BOLZANO. Nel 2023 ha lavorato cinque giorni in una ditta metallurgica, percependo un totale di 391 euro netti. All’uomo, che risultava però in pensione già da quattro anni, è stato sottratto dall’Inps un importo 65 volte superiore: oltre 25mila euro, vale a dire un anno intero di contributi pensionistici.
Il caso, che riguarda un bolzanino di 66 anni, è finito davanti al giudice del lavoro. Ma è solo uno dei tanti. Perché in diverse regioni d’Italia sono centinaia gli anziani che si vedono costretti a restituire la pensione di un intero anno per aver lavorato anche solo per poche giornate.
Lo ha deciso la rigida normativa (decreto 4/2019) che regola Quota 100, prevedendo il divieto di cumulabilità della pensione con il reddito da lavoro dipendente. L’unica eccezione riguarda i compensi derivanti da lavoro autonomo occasionale, nei limiti dei 5mila euro lordi annui. In pratica se una persona lavora quando è in pensione con Quota 100, perde l’anno solare della pensione.
Il problema è che nelle intenzioni del 66enne bolzanino – e di molti altri anziani – non c’era la volontà di aggirare il sistema. Al contrario. Gli sembrava di fare la cosa giusta, ovvero lavorare in regola rifiutandosi di farlo in nero, per evitare di imbattersi in un mare di guai.
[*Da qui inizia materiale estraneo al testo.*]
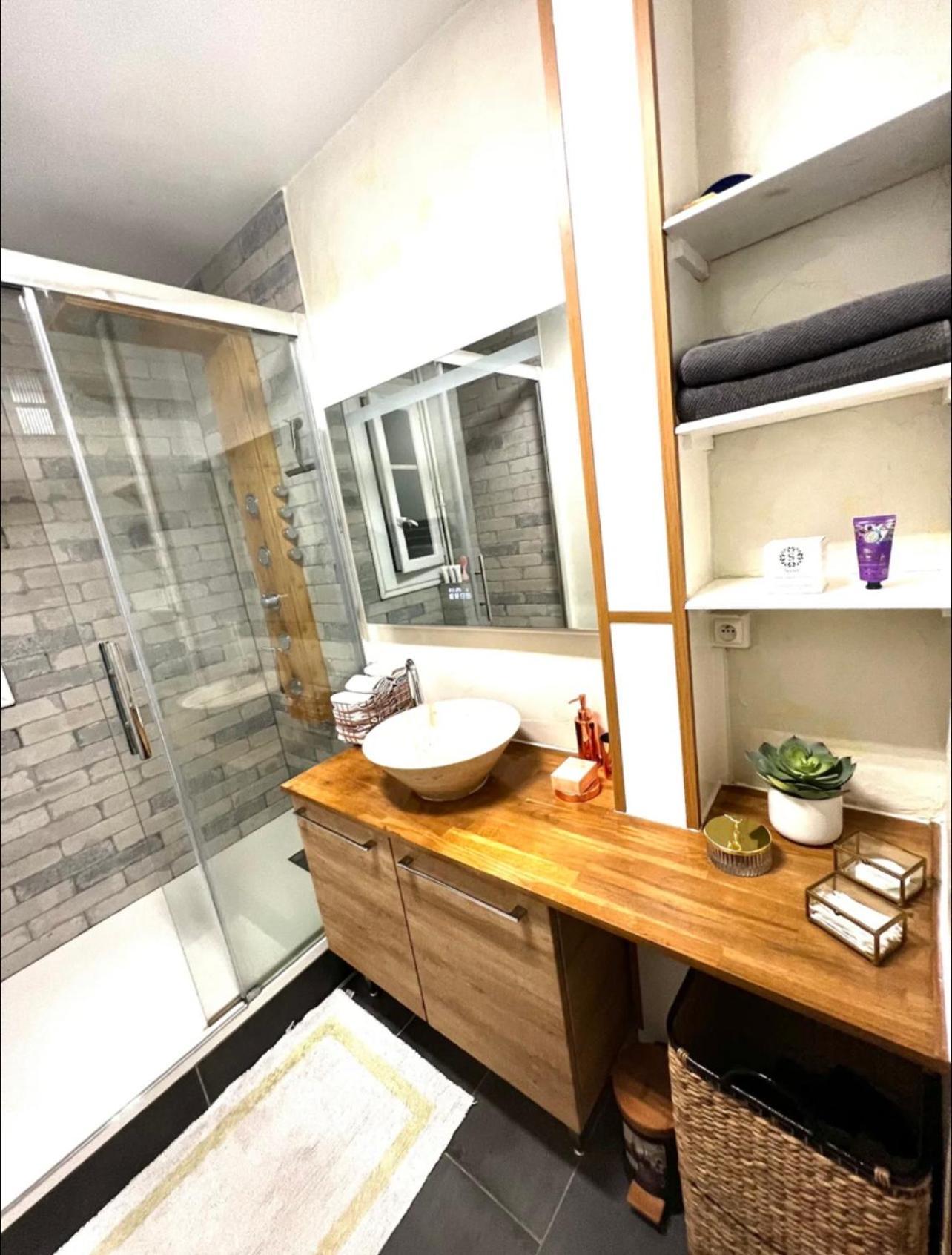 Modern 2 Bedroom Apartment Near Paris Metro, Giant Flat Screen Tv 85 Inches, Balcony, Free Parking Ivry-sur-Seine Luaran gambar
Il lavoro e l’amara scoperta
Una carriera ventennale all’Iveco di via Volta, 39 anni di contributi complessivi, l’uomo ha avuto accesso alla forma anticipata di pensionamento (Quota 100, appunto) che consentiva di andare in pensione una volta maturati 62 anni di età anagrafica e 38 anni di anzianità contributiva. Tempo dopo, a cavallo tra il 2023 e il 2024, gli è stato proposto di lavorare con contratto a tempo intermittente in un’azienda trentina. Si trattava di un piccolo lavoro a chiamata, occasionale, e senza obbligo di risposta. Insomma, un totale di cinque giorni per neanche 400 euro percepiti. Che però gli sono costati carissimo.
L’Inps infatti, incrociando i dati della dichiarazione dei redditi, ha notato la voce di una nuova entrata catalogabile in lavoro dipendente e gli ha sottratto, con effetto immediato, i 25mila euro di pensione accumulati nel 2023. L’uomo si è affidato all’avvocato Mauro De Pascalis che, dopo la sentenza, ha deciso di fare ricorso.
«L’Inps – spiega il legale difensore – avrebbe potuto scrivere nella sua delibera che il contribuente, in caso di lavoro dopo Quota 100, avrebbe dovuto restituire la mensilità nella quale aveva lavorato, oppure l’equivalente di quanto aveva guadagnato. Invece, dato che la norma non prevede sanzioni, ha arbitrariamente ed illegittimamente deciso che la sanzione era la restituzione di tutto l’ammontare annuo del reddito pensionistico».
De Pascalis sta lavorando su un altro caso approdato in tribunale, del tutto simile. Quello di un operatore vinicolo che nel 2022 ha lavorato per un’azienda locale. Quest’ultima gli aveva fatto firmare un contratto di collaborazione autonoma coordinata e continuativa. L’amara sorpresa gli è arrivata per posta l’autunno successivo: per soli 200 euro guadagnati, l’uomo ha dovuto “pagare” all’Inps qualcosa come 20mila euro.
Le reazioni
«È una norma – conclude De Pascalis – troppo penalizzante. Alcuni giudici più coraggiosi si oppongono, ma altri si attengono a ciò che ha confermato la Cassazione. I casi sono in tutta Italia».Decisa anche la presa di posizione di Marialuisa Gnecchi, una vita all’Inps. Ne è stata vicepresidente dal 2019 al 2023, oggi fa parte del Cda. «Questa sentenza – aggiunge – ha messo una pietra miliare su tutti i ricorsi dei pensionati. Purtroppo il ministro Salvini aveva garantito che per ogni pensionato con Quota 100 sarebbero state possibili due assunzioni, per questo era nella ratio della norma permettere al massimo collaborazioni occasionali fino ad un massimo di 5mila euro, ma ha escluso anche una giornata di lavoro dipendente o un guadagno da lavoro autonomo con iscrizione alla gestione separata o alla gestione artigiani o commercianti». Sulle responsabilità: «Purtroppo – conclude Gnecchi – l’Inps deve dare esecuzione alla norma e il trattenimento di un anno solare è scelta del ministero. Io personalmente penso che si dovrebbe trattenere solo il mese in cui si è verificato il rapporto di lavoro. Sono stati fatti anche emendamenti in questo senso in legge di bilancio, ma sono stati bocciati dal governo».